Kanye West odniósł się do krytyki swojej współpracy z oskarżanym o gwałt Marilynem Mansonem. Raper porównał ruch #MeToo, w ramach którego kilka lat temu kobiety masowo oskarżały twórców Hollywood o molestowanie seksualne, do orwellowskiej wizji świata z książki "Rok 1984". Kanye West kolejny raz powiedział o kilka słów za dużo?

W ostatnią niedzielę października Kanye West kolejny raz pokazał się publicznie w towarzystwie Marilyna Mansona, rockmana oskarżanego przez grupę kobiet o niewłaściwe zachowania seksualne, a nawet o gwałt. Po niedawnym zaproszeniu Mansona na scenę podczas prezentacji albumu Donda, Kanye nie przejął się krytyką i wystąpił u jego boku podczas wspólnej modlitwy i śpiewu Gospel w ramach swojego cyklu Sunday Service. 

>> ZOBACZ TEŻ: Kanye West PODPADLIŁ SIĘ na scenie!

Na rapera posypały się gromy, ale i tym razem Ye nie bardzo się nimi zmartwił. Wręcz przeciwnie: West odbija piłeczkę i zaczepnie porównuje ruch #MeToo do... zniewolenia umysłów, które George Orwell przedstawił w swojej powieści "Rok 1984"!

Tą wypowiedzią Kanye West na pewno nie zyska zbyt wiele nowych fanek.
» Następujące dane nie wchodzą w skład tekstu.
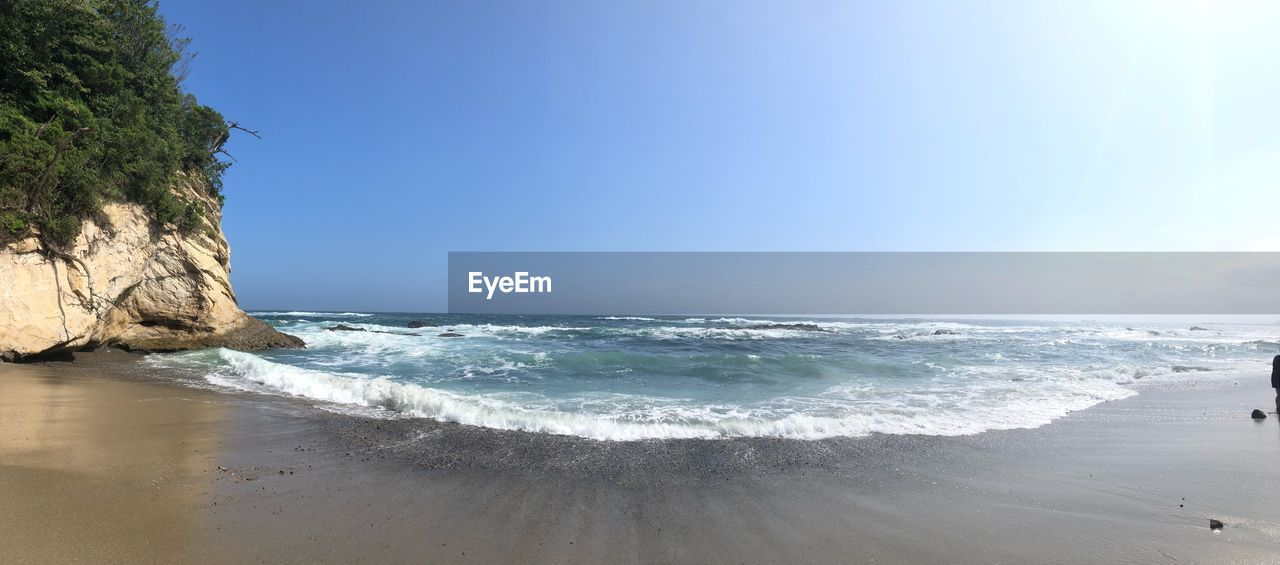 sea, water, land, beach, beauty in nature, sky, scenics - nature, motion, wave, horizon over water, horizon, nature, tranquility, aquatic sport, clear sky, sport, tranquil scene, day, surfing, outdoors, flowing water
Raper zdaje się mieć za nic dramaty kobiet opisujących swoje doświadczenia z molestowaniem seksualnym ze strony znanych postaci popkultury. 

Podczas ponad dwugodzinnego podcastu Drink Champs Kanye West odniósł się do zarzutów o wspieranie oskarżanego o molestowanie i gwałt Marilyna Mansona. 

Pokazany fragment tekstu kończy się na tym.